:: Do this ::
Find the line that contains "Does the point at 275,218"; then retype it and each line after it, exactly, through the final line of the data below.

:: Material for this exercise ::
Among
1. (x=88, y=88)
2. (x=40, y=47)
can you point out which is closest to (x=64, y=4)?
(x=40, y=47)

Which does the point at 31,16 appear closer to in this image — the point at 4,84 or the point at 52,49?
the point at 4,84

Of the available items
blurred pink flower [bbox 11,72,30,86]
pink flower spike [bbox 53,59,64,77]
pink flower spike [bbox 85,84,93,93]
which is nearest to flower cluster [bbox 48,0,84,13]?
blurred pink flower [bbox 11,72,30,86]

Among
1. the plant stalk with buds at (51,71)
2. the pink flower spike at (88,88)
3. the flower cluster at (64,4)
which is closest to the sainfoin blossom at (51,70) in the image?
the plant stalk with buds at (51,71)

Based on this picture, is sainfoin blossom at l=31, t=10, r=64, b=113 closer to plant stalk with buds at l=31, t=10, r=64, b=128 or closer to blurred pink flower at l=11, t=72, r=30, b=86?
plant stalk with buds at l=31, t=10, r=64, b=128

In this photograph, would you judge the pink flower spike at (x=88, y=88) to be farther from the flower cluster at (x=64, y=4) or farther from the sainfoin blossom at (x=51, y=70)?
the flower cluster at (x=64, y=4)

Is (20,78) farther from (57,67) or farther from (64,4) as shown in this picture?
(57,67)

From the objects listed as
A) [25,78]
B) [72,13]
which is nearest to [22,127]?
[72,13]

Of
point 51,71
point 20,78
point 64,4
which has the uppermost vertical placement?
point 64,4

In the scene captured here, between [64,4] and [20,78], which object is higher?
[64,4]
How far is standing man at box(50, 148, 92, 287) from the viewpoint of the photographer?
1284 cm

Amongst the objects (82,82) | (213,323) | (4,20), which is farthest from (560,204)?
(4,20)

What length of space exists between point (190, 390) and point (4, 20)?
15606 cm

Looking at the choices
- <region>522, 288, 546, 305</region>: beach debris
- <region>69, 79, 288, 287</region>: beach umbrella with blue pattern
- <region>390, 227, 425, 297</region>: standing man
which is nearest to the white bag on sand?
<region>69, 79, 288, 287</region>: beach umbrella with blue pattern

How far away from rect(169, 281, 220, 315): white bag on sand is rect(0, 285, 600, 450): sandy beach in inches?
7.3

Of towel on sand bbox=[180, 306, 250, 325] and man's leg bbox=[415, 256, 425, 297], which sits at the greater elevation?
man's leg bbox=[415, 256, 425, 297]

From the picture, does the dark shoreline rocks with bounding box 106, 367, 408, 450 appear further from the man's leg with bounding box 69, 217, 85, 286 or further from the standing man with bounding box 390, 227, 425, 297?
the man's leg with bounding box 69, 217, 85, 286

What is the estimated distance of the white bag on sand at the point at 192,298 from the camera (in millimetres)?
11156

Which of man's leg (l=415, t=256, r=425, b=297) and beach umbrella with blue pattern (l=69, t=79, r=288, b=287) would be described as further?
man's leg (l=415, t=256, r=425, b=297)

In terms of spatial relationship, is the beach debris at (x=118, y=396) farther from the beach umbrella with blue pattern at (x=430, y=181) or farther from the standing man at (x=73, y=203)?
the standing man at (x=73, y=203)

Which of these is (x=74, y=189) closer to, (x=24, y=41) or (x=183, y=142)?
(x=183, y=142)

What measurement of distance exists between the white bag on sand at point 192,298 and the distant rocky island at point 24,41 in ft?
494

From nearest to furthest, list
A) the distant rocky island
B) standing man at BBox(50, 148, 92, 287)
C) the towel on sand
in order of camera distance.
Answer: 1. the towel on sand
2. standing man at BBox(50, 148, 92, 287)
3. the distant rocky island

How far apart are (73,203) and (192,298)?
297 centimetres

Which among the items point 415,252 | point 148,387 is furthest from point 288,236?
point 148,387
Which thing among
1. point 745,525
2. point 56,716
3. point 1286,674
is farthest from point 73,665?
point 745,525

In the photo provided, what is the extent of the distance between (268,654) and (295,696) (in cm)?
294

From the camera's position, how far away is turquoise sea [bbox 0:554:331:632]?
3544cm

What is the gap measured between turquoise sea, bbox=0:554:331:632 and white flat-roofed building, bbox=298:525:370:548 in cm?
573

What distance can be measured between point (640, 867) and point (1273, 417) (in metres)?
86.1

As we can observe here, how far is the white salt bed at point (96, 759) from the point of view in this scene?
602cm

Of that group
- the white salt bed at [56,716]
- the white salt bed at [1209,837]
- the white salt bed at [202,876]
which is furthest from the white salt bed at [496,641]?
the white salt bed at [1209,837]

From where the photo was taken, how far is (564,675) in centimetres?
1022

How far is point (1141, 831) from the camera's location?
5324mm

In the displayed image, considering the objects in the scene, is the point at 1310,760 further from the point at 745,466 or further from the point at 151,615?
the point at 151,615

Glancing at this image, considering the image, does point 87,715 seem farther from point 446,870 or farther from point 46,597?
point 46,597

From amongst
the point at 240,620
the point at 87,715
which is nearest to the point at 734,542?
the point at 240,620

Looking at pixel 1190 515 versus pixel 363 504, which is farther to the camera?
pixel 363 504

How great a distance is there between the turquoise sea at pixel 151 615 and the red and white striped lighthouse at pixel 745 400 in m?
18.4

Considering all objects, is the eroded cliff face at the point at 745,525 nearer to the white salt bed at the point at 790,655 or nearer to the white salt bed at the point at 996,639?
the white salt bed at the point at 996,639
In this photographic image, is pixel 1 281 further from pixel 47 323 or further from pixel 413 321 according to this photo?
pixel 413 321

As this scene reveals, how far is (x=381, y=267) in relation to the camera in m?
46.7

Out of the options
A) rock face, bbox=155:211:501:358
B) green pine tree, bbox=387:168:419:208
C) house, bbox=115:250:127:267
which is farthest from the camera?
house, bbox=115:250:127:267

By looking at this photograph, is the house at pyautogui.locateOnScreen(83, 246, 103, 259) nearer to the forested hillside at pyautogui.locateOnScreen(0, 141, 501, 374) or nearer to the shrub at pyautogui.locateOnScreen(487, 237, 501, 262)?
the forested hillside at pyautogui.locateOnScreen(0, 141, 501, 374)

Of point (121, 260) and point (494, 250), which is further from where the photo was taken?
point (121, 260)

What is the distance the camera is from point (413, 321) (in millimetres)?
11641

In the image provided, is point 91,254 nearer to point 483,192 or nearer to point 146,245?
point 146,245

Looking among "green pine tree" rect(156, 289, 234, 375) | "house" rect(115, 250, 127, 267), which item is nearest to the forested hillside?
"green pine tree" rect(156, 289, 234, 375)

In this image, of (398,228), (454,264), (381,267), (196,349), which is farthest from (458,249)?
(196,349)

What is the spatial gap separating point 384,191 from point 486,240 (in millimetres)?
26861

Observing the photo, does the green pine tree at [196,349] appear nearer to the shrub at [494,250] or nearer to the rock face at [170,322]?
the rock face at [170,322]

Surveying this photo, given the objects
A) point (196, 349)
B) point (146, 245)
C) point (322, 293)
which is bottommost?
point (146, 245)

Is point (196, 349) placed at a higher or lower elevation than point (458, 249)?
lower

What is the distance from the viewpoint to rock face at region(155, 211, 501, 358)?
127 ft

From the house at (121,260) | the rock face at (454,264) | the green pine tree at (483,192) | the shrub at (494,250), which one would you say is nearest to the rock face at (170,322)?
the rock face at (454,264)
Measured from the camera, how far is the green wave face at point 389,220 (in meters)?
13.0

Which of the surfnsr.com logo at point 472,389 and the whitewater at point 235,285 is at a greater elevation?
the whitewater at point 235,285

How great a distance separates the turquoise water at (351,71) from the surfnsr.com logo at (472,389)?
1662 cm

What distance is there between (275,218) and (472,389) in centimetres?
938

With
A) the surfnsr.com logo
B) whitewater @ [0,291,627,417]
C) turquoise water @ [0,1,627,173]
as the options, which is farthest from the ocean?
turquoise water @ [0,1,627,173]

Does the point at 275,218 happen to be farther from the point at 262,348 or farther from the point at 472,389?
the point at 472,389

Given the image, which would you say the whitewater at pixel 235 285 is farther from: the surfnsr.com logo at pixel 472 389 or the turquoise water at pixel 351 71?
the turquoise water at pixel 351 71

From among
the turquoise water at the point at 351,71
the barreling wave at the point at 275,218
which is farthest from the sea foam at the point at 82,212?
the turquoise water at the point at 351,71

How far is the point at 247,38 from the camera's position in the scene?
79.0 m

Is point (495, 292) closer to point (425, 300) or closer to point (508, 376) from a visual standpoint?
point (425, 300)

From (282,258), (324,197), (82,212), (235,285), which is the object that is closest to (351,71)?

:: Output ::
Does the point at 275,218 happen to be farther from the point at 262,348 or farther from the point at 472,389?
the point at 472,389

Given the image, which would you say the whitewater at pixel 235 285 is farther from: the surfnsr.com logo at pixel 472 389 or the turquoise water at pixel 351 71?
the turquoise water at pixel 351 71

From among
the turquoise water at the point at 351,71
the barreling wave at the point at 275,218
which is farthest from the sea foam at the point at 82,212?
the turquoise water at the point at 351,71

How far is the point at 247,38 from the camera's position in the scene?
79.0 m

Is point (495, 292) closer to point (425, 300) or closer to point (508, 376) from a visual standpoint?
point (425, 300)

From (282,258), (324,197), (82,212), (235,285), which is the object that is closest to (351,71)?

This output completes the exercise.